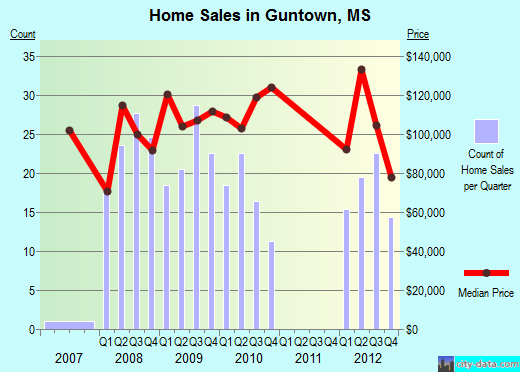Guntown,MS real estate house value index trend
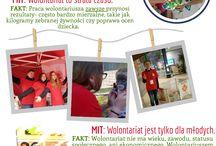 Wolontariat- Caritas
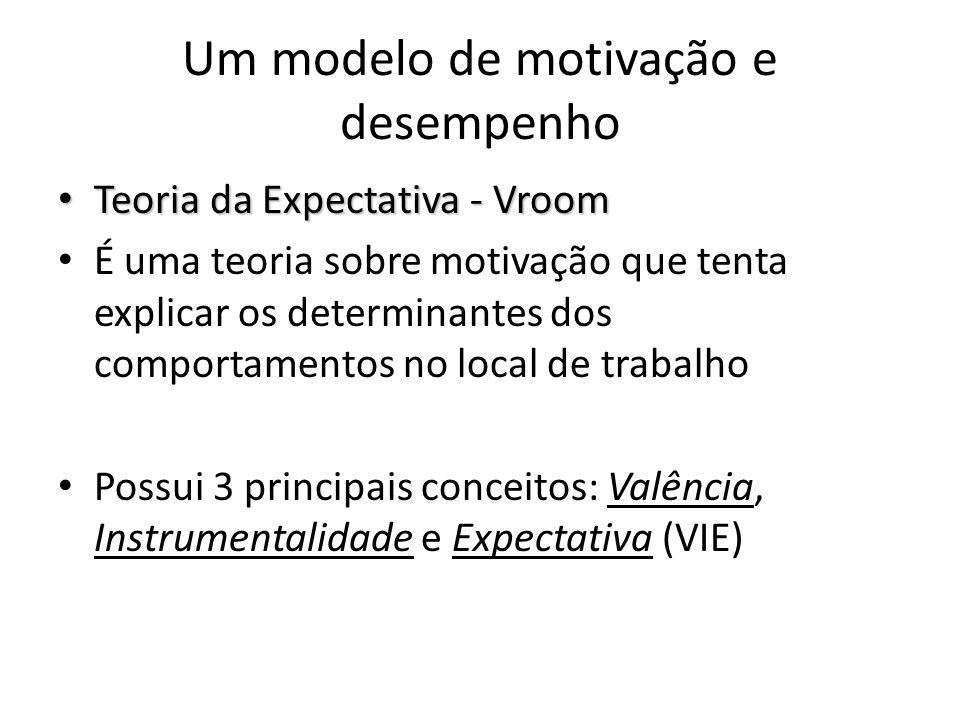 Um modelo de motivação e desempenho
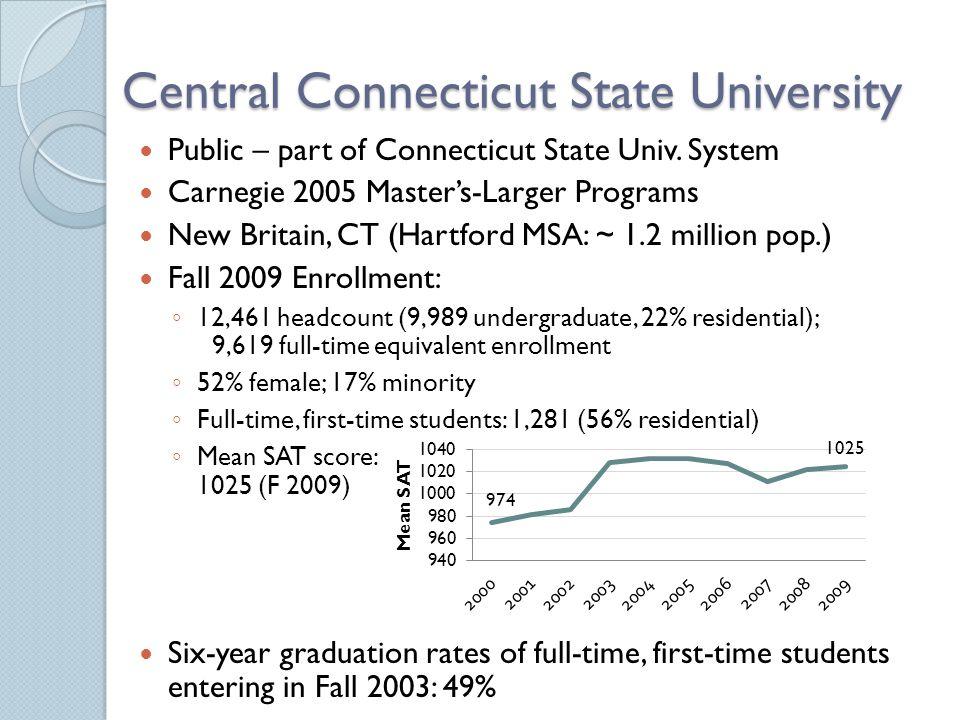 Central Connecticut State University Public – part of Connecticut State Univ. System Carnegie 2005 Masters-Larger Programs New Britain, CT (Hartford M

> EXERCISE DIRECTIONS:
Copy out the data exactly and keep the pictures out.

> RESPONSE TO THE TASK:
Guntown,MS real estate house value index trend
 Wolontariat- Caritas
 Um modelo de motivação e desempenho
 Central Connecticut State University Public – part of Connecticut State Univ. System Carnegie 2005 Masters-Larger Programs New Britain, CT (Hartford M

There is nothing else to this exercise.